I guess this post is a brief record of my thoughts on development and the personal questions I have around some of the issues within the development sector today. I obviously believe in the premise of development and aid, and will challenge the often heard positions and opinions I hear against development in the mainstream media. The common viewpoints range from the overly simplistic statements like ‘charity starts at home’ to more nuanced opinions around creating dependency and developing a new form of colonialism to keep Western hegemony alive and well! I agree with elements of the later and little of the former. The list could go on around development and the different approaches taken, and the rights and wrongs of each of them.
It is important to consider that development is an extremely broad field and many different approaches are taken by individuals, charities, and Governments. The Japanese approach to aid is very different to the UK approach, Oxfam’s to World Vision etc. It is also important to consider that of course some aid is bad and some is good, like businesses, some are good and some are bad. Here is the first challenge, ultimately, businesses are judged on growth,and rising share value. What can you measure development against? As you can imagine social development is a lot more complex than efficiency and the bottom line. Social development is multifaceted and non-linear, so can easily be labelled as inefficient and resource intensive. I whole heartedly believe that development interventions need to be measured but the complexity of what is measured and the results are less easy to translate to a mass audience in snappy media statements, like the end of year reports from HSBC. This results in NGOs and Governments over simplifying the impacts they have and in turn over-simplifying the process of development.
I don’t think that just because something in the commercial sense is inefficient, it shouldn’t be done. Inefficiency creates learning and creates results. However, it is important that lessons are learnt from ‘failures’ or inefficiency. Governments, NGOs and individuals need to be able to admit failure, without fear of a media backlash that will reduce potential resources available for development work. I fully believe that the media should scrutinise the development sector, it needs it, but in an objective and mature way, which is not the media’s strong point. Viewing figures, papers sold and political agendas drives the UK media more than objectivity, not to mention the lack of context in reporting when covering complex issues (as do blog posts!).
The increasing drive to demonstrate impact has rapidly pushed the development sector to professionalise and as a result, development has entered into the free-market, it is now big business. I fully agree with professionalism and I believe that non-nationals working in development need development skills to do that work or to work closely with people who do. In the same light I would not expect town planners to do their work without the relevant training or social workers to support families without the appropriate skills.
The challenge with professionalism mixed with the free-market is money. There are an increasing number of consultancies popping up over the globe to lift people out of poverty. This in itself is not a problem, as it creates competition, innovation and (hopefully) better results. The problem comes when the market value of development consultants climbs. If poverty reduction is in part about reducing inequality, it is hard to justify the high daily rates that some development consultants/staff are paid. The knock on effect is that this pushes traditional ‘aid agencies’ to offer relatively high salaries for skilled ‘non-national’ staff, again contributing to a form of inequality. I understand the need for agencies to attract skilled non-national staff due to the frequent skill gaps in country and money is a great way to do that. Just to highlight one of these gaps, in the UK we have 1 doctor per 370 people and in Papua New Guinea there is 1 doctor per 18,868 people.

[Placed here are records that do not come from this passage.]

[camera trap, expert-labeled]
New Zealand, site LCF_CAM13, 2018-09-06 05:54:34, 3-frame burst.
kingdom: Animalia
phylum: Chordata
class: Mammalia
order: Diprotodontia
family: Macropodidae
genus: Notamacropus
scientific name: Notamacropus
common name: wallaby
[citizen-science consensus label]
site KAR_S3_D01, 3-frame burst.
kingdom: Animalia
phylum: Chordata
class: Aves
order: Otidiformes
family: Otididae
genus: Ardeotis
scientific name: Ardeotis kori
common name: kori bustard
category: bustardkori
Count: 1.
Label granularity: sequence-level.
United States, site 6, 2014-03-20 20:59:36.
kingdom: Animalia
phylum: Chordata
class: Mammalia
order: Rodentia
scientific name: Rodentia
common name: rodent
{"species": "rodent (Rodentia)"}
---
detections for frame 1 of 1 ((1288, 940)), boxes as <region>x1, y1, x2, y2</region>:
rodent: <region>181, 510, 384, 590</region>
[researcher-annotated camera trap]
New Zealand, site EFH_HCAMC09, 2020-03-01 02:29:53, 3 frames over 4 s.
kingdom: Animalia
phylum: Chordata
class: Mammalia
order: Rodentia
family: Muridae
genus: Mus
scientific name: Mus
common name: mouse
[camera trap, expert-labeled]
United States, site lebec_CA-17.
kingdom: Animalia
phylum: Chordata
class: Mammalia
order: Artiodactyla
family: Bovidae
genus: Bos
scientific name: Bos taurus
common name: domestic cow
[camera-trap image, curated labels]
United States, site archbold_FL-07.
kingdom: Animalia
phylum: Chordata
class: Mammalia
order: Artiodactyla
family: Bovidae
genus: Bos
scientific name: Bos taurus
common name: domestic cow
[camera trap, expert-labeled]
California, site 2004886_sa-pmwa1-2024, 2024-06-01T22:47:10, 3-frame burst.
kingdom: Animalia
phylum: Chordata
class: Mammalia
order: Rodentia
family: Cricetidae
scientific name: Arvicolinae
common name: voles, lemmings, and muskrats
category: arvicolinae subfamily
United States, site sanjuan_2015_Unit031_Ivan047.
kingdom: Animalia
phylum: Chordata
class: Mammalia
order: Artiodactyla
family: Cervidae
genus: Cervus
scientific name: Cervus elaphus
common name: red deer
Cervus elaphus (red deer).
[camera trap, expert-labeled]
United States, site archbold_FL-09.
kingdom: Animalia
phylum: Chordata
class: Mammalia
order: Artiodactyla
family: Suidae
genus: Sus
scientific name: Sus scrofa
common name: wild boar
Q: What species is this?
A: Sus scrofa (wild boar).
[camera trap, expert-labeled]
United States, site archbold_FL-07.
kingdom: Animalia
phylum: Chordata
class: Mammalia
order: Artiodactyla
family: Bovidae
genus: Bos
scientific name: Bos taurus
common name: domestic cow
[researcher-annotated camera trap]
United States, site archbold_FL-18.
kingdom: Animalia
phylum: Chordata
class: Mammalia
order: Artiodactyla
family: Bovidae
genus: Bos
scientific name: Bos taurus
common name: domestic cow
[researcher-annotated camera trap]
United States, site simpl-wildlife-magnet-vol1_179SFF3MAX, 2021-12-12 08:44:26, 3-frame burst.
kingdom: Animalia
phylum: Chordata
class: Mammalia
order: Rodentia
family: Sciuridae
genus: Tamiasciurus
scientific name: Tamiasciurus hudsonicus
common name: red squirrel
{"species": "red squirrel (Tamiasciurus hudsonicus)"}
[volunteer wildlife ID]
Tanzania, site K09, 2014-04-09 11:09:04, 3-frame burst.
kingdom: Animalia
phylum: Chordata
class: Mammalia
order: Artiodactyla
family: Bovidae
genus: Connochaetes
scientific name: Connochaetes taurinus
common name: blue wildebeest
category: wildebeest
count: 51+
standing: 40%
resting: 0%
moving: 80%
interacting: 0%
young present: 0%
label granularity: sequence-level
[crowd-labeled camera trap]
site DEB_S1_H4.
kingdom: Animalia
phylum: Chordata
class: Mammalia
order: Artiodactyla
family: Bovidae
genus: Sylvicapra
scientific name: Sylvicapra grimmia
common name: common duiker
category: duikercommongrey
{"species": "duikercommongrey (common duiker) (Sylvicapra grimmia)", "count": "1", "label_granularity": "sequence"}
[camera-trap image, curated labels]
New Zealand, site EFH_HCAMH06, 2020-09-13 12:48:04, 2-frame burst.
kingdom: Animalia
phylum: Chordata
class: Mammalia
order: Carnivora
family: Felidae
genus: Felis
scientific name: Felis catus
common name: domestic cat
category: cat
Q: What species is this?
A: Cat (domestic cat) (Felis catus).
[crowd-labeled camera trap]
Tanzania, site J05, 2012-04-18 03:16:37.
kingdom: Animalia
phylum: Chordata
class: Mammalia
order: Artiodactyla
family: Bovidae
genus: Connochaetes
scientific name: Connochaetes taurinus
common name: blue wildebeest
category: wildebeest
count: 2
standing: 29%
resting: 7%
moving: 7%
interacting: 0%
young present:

My dilemma is that, should we in the profession of development make a stand against this increasing gap between the ‘ex-pat’ workers and national workers? This is a reality for me as a ‘volunteer’, as my living allowance is considerably higher than all of my colleagues’ wages. Obviously, it would be hard for non-national development workers/health professionals to live alongside Papua New Guinean colleagues due to the huge cultural gap and what we are both used to but I truly believe we can get closer. Surely development is not about supporting ‘ex-pats’ to live lives they could not dream of in their own country’s!